One of the biggest battles in the mental health community supersedes the need to end stigma, settling on the area of recovery. Endless resources are poured into raising awareness, and while it is of great importance, access to services are even more important.
Canada has an incredibly long way to go when it comes to appropriate medical access for people with mental illnesses, eating disorders, depression, and so on. Counsellors and therapists properly trained in these areas can be hard to find and psychiatrists tend to have large waiting lists, with far too few doctors available to meet the demands.
Oftentimes, even with the right medication, the services provided are not enough to actually assist with regaining control of ones’ life in the midst of mental health struggles.
While there are plenty of non-government or medical resources out there, the vast majority of them also focus more on awareness than on actual assistance with recovery.
Perhaps part of the issue in this area is that many people still disagree on what recovery means. For some, the word itself is off-putting, suggesting there should be a way to magically make all of their struggles go away. Recovery, for most however, is about learning how to live a successful life in spite of their issues. It is learning how to regain control from the things that threaten to take away control.
Lots of websites and online resources will provide articles and tips on how to learn these things, but what they often lack is consistency and community. When dealing with any kind of mental health struggle, it is difficult to try to do it when you feel alone and that no one else understands. It can feel as if it is you against the world, leaving hope to fade further and further away.
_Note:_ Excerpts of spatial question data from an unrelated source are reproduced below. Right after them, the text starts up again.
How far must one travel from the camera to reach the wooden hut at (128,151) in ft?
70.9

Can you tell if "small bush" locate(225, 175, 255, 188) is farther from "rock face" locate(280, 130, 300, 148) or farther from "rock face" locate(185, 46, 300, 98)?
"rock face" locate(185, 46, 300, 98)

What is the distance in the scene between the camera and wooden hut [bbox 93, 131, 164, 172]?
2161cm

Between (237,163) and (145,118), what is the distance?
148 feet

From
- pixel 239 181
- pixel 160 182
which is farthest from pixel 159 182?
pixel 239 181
Recovery is one of those complicated things because it looks drastically different for everyone.
It varies depending on the mental health issue and the way it affects a person to begin with. For some, recovery is simply about being able to get out of bed every day, to not self-harm, or to avoid slipping into destructive habits. For others, it becomes about learning how to reconcile their mental illness with the rest of their self in a way that allows them to move forward in their lives.
Creating a place where people feel safe enough to be raw and real about where they’re at and learn from one another on ways to pull yourself back up during recovery is important. It’s especially needed because a big part of the recovery process is being able to celebrate each win, not just with yourself, but with others who understand their value.
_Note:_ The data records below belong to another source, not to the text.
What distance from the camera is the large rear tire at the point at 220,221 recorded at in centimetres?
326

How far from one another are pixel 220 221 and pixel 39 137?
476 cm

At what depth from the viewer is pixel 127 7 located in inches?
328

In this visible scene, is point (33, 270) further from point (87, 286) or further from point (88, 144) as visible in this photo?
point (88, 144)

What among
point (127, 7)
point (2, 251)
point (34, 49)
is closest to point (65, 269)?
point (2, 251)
In my life, the online world has often provided that. Nearly two years ago, I had the opportunity to become involved in an online publication aimed solely at support in recovery. It changed a lot for me. Doors opened to connect me with people who had faced the same, or similar, things I was going through, and managed to find a way to navigate through the tumultuous waters.
Some were things I had never thought of, providing methods and tips to figure out a way to work through specific situations. Others shone new light on tactics I had tried in the past, but perhaps hadn’t been successful in because of the way I had gone about them.
Perhaps the most impactful thing is the sense of community it created, the vast understanding I am not alone in these battles I face regularly.
In turn, I started developing the ability to share the things that had worked for me in my recovery, realizing there was a chance it may help someone else.
There is something to be said for the existence of a resource like that online, but I still believe having a genuine place where people can physically meet in their own communities would be even more powerful – a place where others can understand that for some, simply making it out to such a group would be a huge victory and that could be celebrated with them.
Sharing in our battles, our recovery, our victories and our losses enables us to inspire, encourage, and grow with one another. It cultivates an atmosphere free of judgment where we can learn to be ourselves and how we fit in, regardless of what our issues are.
What would be most ideal is having organizations who are educated in these areas creating this kind of space. There, they would be able to provide access to resources and information, while ensuring it remains a safe and positive environment.
The more involved I have become in mental health, the more I have come to recognize that while access to care in a timely manner is of the utmost importance, having the kinds of resources to work towards and through recovery are what could help push people forward into living more fulfilling lives.
Recovery resources would help pull people away from facing their mental health struggles alone and provide them with a community to encourage and strengthen them.
We are fortunate to have at least one resource dedicated to cultivating that kind of community, created for our youth by Dufferin Child and Family Services. Shed the Light is a group created several years ago that has seen great success in its impact in the local high schools.
Now, we just need to work on creating these resources for adults and hopefully see greater resources in general come to the area.